Ormegon: Sea Pebbles
“Bato-Bato Sa Dagat”
Jay Taruc’s I-Witness Documentary
Airing Date: August 17, 2009

The production of hollow blocks has been a profitable business for two neighboring towns in Leyte for the past two decades. Buyers from all places flock to San Rafael and San Jose just to buy their product. Residents here claim they have the sturdiest hollow blocks because of the ingredients that they use — black sand and a special variety of pebble that locals call ormegon.
“Ormegon” are small stones that are washed ashore by waves from the Pacific Ocean, usually deposited beneath the glimmering black sands of Leyte . Gathering them seems like an easy task, but Jay Taruc finds out that collecting these stones is no laughing matter. Strong waves pound the gatherers by the minute as sharp rocks and corals cut their skin every time they haul the pebbles using small nets. A sack of ormegon usually weighs more or less 50 kilos, which is sold for only P3.00 per sack.

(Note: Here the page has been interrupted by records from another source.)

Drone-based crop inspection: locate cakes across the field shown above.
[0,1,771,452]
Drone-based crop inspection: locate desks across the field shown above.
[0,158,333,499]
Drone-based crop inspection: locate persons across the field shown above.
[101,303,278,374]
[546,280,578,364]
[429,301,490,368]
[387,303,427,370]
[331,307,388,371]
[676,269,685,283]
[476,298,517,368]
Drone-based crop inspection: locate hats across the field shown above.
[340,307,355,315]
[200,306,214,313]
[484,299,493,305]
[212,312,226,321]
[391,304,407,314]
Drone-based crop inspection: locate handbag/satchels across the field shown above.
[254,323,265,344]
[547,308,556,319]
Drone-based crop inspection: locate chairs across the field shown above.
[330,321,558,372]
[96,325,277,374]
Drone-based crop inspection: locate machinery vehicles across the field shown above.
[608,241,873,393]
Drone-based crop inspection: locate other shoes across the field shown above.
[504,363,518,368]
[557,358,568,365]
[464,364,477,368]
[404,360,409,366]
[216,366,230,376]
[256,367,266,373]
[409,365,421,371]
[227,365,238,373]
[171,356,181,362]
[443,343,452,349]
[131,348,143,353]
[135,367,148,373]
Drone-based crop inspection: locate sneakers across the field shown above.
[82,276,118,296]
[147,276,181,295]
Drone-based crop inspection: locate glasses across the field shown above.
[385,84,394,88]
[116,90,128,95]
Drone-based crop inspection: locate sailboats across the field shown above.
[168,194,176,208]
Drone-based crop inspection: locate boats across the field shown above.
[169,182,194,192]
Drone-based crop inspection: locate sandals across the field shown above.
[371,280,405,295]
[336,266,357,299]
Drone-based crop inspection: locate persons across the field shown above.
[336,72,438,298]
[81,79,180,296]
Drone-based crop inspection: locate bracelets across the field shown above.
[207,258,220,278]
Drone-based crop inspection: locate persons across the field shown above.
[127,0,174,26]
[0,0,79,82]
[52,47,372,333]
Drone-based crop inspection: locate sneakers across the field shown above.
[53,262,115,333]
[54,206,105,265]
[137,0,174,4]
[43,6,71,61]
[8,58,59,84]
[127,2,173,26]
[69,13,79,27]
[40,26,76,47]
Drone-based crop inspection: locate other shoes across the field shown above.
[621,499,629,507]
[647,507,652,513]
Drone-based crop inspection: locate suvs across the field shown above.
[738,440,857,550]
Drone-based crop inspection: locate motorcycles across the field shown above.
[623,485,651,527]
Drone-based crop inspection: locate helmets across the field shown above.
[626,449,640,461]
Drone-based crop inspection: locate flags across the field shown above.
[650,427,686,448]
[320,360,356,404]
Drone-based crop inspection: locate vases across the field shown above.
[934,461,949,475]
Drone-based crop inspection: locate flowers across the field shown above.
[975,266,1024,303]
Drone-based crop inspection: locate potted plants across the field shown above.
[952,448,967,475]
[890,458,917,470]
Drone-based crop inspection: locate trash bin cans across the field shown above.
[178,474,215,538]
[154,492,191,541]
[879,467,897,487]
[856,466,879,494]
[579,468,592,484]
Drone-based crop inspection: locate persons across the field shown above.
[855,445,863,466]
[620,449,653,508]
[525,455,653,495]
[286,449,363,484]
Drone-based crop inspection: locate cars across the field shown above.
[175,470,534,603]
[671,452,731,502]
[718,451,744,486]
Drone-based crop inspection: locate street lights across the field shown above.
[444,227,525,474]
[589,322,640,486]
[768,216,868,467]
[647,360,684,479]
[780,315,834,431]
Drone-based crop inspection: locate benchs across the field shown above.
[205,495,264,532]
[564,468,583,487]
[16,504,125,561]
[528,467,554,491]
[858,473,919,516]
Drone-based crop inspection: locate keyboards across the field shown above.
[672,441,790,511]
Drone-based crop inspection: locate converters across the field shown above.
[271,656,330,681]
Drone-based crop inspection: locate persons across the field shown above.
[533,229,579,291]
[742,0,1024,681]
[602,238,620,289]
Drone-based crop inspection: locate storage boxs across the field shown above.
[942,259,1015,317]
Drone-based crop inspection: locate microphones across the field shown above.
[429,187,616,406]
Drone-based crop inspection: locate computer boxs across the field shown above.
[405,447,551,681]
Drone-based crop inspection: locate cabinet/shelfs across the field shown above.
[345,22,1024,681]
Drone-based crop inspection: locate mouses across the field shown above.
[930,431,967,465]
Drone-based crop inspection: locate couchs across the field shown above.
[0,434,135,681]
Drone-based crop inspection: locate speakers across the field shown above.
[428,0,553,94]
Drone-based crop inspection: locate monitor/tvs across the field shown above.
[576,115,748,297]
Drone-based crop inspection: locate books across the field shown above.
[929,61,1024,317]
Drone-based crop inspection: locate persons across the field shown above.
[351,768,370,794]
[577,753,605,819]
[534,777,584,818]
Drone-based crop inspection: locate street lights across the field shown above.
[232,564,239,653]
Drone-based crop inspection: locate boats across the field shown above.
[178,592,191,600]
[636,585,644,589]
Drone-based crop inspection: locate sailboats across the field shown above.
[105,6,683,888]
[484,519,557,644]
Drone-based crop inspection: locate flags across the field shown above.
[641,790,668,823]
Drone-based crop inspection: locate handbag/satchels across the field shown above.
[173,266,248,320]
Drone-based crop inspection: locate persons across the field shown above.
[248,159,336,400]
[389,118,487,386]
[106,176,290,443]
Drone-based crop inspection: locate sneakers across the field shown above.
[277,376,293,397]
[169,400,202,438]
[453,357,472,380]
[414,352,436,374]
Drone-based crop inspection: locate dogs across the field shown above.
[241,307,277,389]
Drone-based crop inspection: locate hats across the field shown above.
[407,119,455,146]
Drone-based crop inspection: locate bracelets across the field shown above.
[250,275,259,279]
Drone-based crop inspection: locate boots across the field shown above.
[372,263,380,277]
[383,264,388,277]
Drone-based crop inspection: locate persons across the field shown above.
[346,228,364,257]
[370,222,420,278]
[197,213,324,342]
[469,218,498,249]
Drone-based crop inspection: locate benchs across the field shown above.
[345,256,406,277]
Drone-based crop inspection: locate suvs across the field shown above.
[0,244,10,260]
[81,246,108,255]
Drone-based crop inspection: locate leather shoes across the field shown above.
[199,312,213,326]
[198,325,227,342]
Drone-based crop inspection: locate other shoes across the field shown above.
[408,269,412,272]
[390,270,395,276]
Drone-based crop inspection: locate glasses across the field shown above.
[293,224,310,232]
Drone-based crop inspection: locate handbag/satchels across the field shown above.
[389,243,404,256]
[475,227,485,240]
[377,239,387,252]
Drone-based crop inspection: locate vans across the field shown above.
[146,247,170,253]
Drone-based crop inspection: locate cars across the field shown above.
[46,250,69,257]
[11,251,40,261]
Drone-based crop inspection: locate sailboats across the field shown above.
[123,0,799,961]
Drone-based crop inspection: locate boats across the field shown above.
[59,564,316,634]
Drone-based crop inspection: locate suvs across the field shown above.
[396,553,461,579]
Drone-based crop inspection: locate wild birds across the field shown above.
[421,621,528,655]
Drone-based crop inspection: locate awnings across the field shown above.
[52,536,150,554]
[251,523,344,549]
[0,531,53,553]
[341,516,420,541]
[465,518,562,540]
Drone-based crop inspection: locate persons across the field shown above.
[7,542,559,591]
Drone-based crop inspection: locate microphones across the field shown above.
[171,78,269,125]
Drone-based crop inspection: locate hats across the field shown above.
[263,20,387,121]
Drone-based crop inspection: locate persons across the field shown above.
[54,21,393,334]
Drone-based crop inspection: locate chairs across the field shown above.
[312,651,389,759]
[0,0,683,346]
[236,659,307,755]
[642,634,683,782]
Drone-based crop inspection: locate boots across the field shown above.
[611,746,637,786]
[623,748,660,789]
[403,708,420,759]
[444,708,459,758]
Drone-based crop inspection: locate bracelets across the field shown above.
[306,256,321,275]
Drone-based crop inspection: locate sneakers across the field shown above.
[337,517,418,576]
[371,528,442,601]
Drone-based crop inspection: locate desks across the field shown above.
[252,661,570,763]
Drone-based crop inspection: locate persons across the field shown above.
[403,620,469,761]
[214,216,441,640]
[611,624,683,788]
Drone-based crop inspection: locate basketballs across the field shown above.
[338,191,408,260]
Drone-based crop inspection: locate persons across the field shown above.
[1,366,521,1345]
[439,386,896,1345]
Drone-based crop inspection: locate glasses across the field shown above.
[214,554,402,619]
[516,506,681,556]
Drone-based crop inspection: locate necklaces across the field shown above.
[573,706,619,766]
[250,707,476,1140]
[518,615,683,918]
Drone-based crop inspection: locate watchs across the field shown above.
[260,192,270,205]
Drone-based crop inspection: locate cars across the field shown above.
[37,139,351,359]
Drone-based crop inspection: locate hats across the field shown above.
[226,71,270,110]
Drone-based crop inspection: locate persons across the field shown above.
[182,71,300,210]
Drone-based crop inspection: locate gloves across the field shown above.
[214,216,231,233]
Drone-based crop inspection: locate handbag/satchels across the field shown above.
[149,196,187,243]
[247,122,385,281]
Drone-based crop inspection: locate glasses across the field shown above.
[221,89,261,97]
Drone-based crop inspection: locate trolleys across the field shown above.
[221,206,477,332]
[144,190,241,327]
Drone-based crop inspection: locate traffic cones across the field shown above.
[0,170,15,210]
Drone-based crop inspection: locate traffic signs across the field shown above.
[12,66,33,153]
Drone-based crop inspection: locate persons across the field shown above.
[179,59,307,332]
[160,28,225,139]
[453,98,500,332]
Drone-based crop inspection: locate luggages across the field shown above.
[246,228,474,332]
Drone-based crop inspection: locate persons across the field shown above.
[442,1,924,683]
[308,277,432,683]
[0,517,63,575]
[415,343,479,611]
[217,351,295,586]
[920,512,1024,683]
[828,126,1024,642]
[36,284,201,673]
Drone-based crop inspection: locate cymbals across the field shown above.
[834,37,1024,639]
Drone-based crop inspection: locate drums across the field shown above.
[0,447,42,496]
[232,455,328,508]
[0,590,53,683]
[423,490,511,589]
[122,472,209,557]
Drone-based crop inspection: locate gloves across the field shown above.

The Department of Environment and Natural Resources is already worried that the continuous mining of ormegon could cause soil erosion and flashfloods. But to the residents, this is no cause for alarm. They believe that Mother Nature will continuously provide them their supply of ormegon.
Award-winning journalist Jay Taruc presents the plight of ormegon gatherers in his I-Witness documentary “Ormegon: Sea Pebbles,” airing this Monday midnight over GMA-7 after the late night newscast Saksi.